About your requirements:

  • 2nd if: if the cell is empty or null, I want to fill it with the data of the same column of EXC2
  • 3rd if: if it is different, update/replace with cell data of EXC2

maybe I did misunderstand but it looks after simplifying: if Exec1 row differs from Exec2 row overwrite Exec1 cell values with these fromm Exec2. Otherwise it is unclear why:

  • checking the blanks, checking the values and the final result will always be the Exec2 values

Can you help us on this requirement and elaborate more in detail.

Thanks

I eventually got it to work the way that I want to, here’s the xaml file if you want to check it out:

  • EXC3_Comparar_e_corrigir.xaml (34.6 KB) (It’s very likely that there’s an easier way to do this but that’s how could I figure it out, feel free to leave feedback if you want)

Now I just need to deal with some formatting issues, because some values of EXC1 are the same as EXC2 when dealing with same row record (same “Comerciante” & “Nº Fatura”) but just in different formats like dates or currency. For example, on EXC1 I have dates in yyyy-MM-dd format, but on EXC2 they’re in dd/MM/yyyy format.

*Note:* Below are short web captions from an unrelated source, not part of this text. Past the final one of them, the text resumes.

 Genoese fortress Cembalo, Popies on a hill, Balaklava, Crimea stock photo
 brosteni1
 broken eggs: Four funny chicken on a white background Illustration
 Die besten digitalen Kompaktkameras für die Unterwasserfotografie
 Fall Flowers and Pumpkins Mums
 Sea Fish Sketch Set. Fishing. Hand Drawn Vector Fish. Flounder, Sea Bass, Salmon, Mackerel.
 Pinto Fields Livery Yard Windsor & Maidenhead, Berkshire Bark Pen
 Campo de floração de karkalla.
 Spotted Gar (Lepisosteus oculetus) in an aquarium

Same thing with currency, EXC1 is ‘xxx.xx’ and EXC2 is ‘xxx,xx €’.

The process that I have still counts those values as different and overwrites the data table row items with the EXC2 data while it shouldn’t, because they’re the same.

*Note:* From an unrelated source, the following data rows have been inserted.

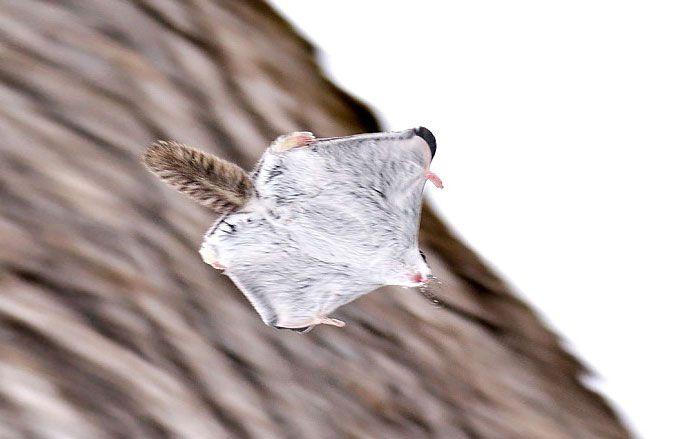 Esquilos Voadores Do Japão E Da Sibéria São Os Animais Mais Fofos Da Terra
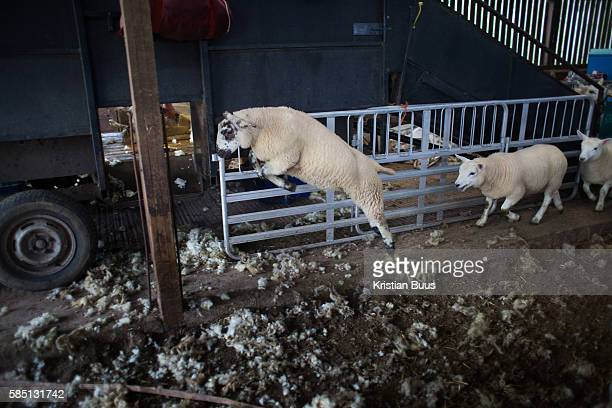 The lambs are separated from their mothers and let out past the shearing Sheep are sheared at a farm in the Scottish Borders July 26 2016 A team of...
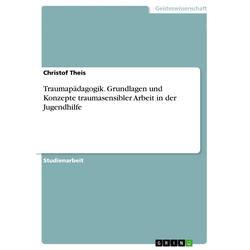 Traumapädagogik. Grundlagen und Konzepte traumasensibler Arbeit in der Jugendhilfe: eBook von Christof Theis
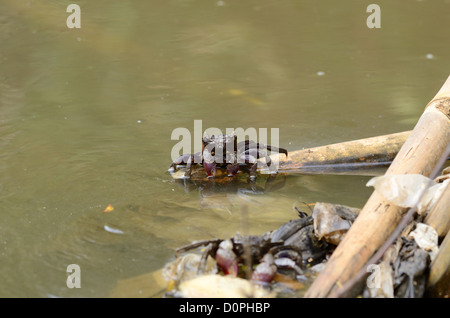 beautiful Meder's Mangrove crabs (Sesarma mederi) climbing on bamboo to escape from water - Stock Photo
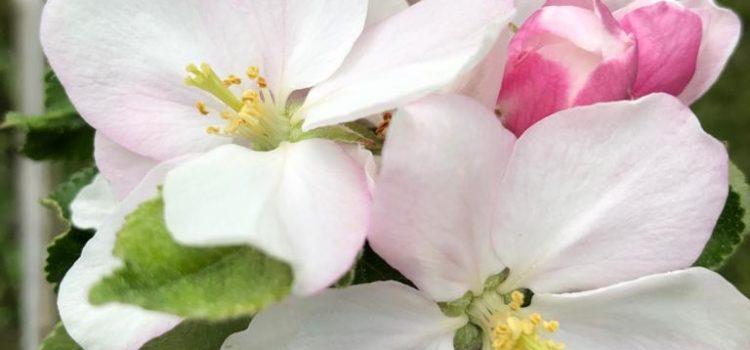 Maiglöckchen und Apfelblüte….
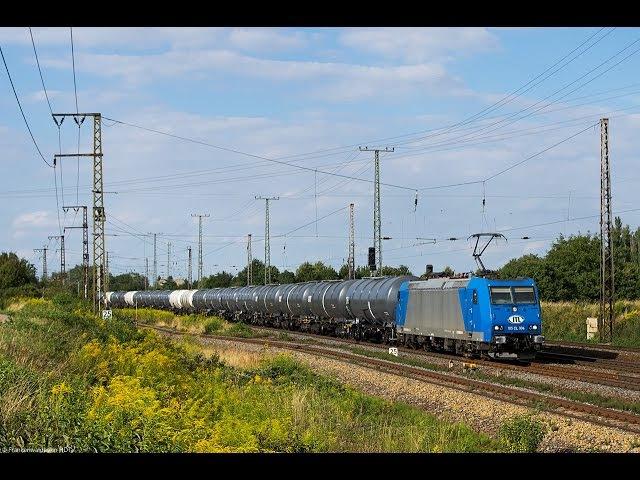 Güterverkehr in Großkorbetha HVLE Maxima Rheincargo CTL SBB Cargo uvm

Should I deal with this when creating the EXC1 file, due to it being made by different types of invoices or just do a pre-process before comparing it to EXC2?

Thanks btw!

May we ask you to answer the question.

That’s because there are columns in EXC1 that are different from EXC2 that I need on the final EXC3 and I don’t want to overwrite/delete those values.

not 100% clear to me / understood.
when bringing the unmatching Exc1 into an Exc3 report and overwriting consequently unmatching Exc1 values with Exc2 values then targeted result should be achieved, am i right?

Basically the EXC2 contains the correct information about all the registered invoices online, the EXC1 is just extracted data from some invoices that are on a local folder but that are also registered online. The thing is that EXC1 has extra data that is not present on EXC2.

Technically I could just read through the EXC2 rows and complement any extra data that the EXC1 may have and create the EXC3 from that, but the problem is that this entire process is for a university project and I wasn’t the one who made the guidelines for it, so I had to find my way around to do it the teachers wanted me to.

This topic was automatically closed 3 days after the last reply. New replies are no longer allowed.